However, Moses “used to put a veil over his face so that the sons of Israel would not look intently at the end of what was fading away” (2Cor 3:13 NASB). Though truly marvelous, his was an old covenant, reflected glory. On this side of the empty tomb, the Lord has deposited His glory within us so that ours is a radiated, ever-increasing glory – “Christ in you, the hope of glory” (Col 1:27 NASB).
Contrary to that solemn, graveside pronouncement, “ashes to ashes and dust to dust,” “we all, with unveiled face beholding as in a mirror the glory of the Lord, are being transformed into the same image from glory to glory, just as from the Lord, the Spirit” (2Cor 3:18 NASB). There is a huge difference between “I will be with you” and “I will be in you.”

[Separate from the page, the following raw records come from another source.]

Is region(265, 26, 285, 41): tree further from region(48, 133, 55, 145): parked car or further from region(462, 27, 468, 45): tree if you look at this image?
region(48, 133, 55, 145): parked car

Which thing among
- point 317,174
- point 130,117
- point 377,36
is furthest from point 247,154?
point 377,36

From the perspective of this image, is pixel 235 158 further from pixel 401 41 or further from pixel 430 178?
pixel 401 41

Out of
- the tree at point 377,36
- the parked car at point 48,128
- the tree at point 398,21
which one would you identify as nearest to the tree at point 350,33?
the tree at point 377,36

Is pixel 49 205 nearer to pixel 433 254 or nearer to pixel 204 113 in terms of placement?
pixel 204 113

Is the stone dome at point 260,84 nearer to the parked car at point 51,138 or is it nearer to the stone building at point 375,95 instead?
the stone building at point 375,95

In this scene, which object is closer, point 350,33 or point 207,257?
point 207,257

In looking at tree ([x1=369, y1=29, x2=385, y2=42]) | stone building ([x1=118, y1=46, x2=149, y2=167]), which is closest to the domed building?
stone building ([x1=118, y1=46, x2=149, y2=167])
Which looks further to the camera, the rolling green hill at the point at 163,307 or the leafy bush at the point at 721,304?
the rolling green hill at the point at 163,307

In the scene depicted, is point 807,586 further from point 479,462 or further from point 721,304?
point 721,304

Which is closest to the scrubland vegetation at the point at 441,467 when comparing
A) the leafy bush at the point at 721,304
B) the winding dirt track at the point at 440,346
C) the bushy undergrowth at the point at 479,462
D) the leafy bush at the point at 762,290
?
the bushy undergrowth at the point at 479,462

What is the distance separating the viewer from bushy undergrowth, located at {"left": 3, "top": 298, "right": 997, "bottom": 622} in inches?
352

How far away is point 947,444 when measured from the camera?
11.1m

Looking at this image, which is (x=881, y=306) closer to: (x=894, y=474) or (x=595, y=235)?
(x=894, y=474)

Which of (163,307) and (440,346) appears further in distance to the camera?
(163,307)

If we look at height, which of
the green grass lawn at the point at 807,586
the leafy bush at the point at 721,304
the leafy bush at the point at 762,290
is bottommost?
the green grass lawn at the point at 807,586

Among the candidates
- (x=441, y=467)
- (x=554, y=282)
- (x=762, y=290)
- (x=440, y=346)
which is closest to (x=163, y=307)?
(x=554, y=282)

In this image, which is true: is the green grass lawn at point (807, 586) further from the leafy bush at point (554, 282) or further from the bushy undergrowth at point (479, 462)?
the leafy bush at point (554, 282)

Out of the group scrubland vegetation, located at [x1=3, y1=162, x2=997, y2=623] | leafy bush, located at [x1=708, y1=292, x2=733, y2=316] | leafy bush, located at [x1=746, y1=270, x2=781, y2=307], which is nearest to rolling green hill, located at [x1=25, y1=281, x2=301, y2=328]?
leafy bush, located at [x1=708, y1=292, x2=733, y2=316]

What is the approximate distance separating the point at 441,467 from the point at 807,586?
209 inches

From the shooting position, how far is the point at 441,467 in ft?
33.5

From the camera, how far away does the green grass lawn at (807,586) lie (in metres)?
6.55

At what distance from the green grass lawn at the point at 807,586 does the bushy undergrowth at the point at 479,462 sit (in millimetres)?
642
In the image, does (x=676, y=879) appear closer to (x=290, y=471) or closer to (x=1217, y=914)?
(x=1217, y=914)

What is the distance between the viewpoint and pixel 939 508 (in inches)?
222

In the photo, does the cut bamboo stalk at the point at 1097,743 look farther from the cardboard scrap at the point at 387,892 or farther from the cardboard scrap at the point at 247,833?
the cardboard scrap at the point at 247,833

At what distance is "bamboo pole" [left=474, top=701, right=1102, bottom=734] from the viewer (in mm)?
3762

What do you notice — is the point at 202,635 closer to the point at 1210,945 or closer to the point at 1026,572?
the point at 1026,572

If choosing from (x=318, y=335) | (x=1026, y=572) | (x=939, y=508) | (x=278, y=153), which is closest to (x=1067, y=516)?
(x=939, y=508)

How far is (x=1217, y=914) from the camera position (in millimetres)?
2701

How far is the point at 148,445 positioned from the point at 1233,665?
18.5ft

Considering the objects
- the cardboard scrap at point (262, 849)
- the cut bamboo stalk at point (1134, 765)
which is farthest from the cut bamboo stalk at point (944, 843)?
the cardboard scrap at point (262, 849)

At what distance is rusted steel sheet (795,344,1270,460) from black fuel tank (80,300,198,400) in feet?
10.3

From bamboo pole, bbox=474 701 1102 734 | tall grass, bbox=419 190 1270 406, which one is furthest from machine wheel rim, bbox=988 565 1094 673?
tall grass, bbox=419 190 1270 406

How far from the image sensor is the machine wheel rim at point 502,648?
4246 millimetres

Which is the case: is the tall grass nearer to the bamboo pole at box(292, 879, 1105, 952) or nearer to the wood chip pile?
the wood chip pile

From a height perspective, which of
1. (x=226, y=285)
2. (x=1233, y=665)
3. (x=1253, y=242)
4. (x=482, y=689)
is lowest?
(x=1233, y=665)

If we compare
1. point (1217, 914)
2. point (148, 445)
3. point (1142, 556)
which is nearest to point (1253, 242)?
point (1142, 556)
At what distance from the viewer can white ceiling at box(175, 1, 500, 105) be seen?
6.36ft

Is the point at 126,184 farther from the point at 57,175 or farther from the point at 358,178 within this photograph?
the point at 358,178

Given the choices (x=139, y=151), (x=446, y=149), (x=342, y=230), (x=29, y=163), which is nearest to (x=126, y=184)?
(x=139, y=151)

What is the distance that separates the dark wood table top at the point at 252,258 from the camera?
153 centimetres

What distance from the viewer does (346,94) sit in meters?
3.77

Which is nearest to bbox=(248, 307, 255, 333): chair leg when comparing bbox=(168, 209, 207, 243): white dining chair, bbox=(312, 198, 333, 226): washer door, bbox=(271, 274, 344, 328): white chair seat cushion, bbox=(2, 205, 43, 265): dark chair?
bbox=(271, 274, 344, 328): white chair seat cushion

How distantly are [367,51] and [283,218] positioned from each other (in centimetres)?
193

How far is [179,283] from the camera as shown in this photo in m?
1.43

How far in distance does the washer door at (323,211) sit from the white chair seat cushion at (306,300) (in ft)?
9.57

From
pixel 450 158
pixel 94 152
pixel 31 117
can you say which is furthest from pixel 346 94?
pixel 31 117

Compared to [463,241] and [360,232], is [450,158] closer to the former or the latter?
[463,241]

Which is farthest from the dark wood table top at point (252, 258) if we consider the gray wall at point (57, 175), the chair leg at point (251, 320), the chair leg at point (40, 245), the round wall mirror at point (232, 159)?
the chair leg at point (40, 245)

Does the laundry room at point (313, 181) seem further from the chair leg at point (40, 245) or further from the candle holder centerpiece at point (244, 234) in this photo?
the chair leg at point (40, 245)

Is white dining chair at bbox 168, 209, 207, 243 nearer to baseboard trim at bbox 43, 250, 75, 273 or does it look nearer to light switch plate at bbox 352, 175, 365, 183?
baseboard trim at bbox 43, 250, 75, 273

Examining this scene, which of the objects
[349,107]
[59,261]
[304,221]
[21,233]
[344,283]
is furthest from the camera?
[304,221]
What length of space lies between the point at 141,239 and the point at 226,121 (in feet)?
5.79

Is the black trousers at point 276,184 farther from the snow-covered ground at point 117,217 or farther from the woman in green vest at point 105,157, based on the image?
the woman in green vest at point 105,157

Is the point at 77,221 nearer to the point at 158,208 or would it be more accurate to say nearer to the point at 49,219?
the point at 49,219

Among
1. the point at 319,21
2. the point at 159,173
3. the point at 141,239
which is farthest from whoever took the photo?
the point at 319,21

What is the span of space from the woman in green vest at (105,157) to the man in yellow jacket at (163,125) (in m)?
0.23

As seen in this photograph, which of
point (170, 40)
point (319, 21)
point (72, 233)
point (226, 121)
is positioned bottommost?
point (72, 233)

Miraculously, the trajectory of a believer’s life spans from “glory to glory” as we are being progressively “transformed” (Greek “metamorphoo” from which we get our English word “metamorphosis”) into the image of Christ. “Therefore we do not lose heart, but though our outer man is decaying, yet our inner man is being renewed day by day. For momentary, light affliction is producing for us an eternal weight of glory far beyond all comparison” (2Cor 4:16-17 NASB).
I’m pretty sure most of us would not put anything of great value in a piece of pottery that is easily broken. And yet God says “we have this treasure in jars of clay, to show that the surpassing power belongs to God and not to us” (2Cor 4:7 ESV). What treasure? It’s the transforming glory of the gospel – “the light of the knowledge of the glory of God in the face of Christ” (2Cor 4:6 NASB).
But it’s kind of hard being a jar of clay in a world that tosses you around! “We are afflicted in every way, but not crushed; perplexed, but not despairing; persecuted, but not forsaken; struck down, but not destroyed; always carrying about in the body the dying of Jesus, so that the life of Jesus also may be manifested in our body” (2Cor 4:8-10 NASB).
These are words of personal experience that testify not only to our weaknesses, but also to God’s surpassing power! Herein lies the paradox of living as a believer in this fallen world. Though our jars crack, this only allows whatever our jar contains to be readily seen. For those who walk with Christ, the light of the glory of Jesus shines out through our brokenness.
Praise God for our fragile jars. And praise Him that though they crack and wear out from the Master’s use, these are but greater opportunities for His light to shine. Are the stresses of this world pressing down hard? Got any cracks or breaks in your jar?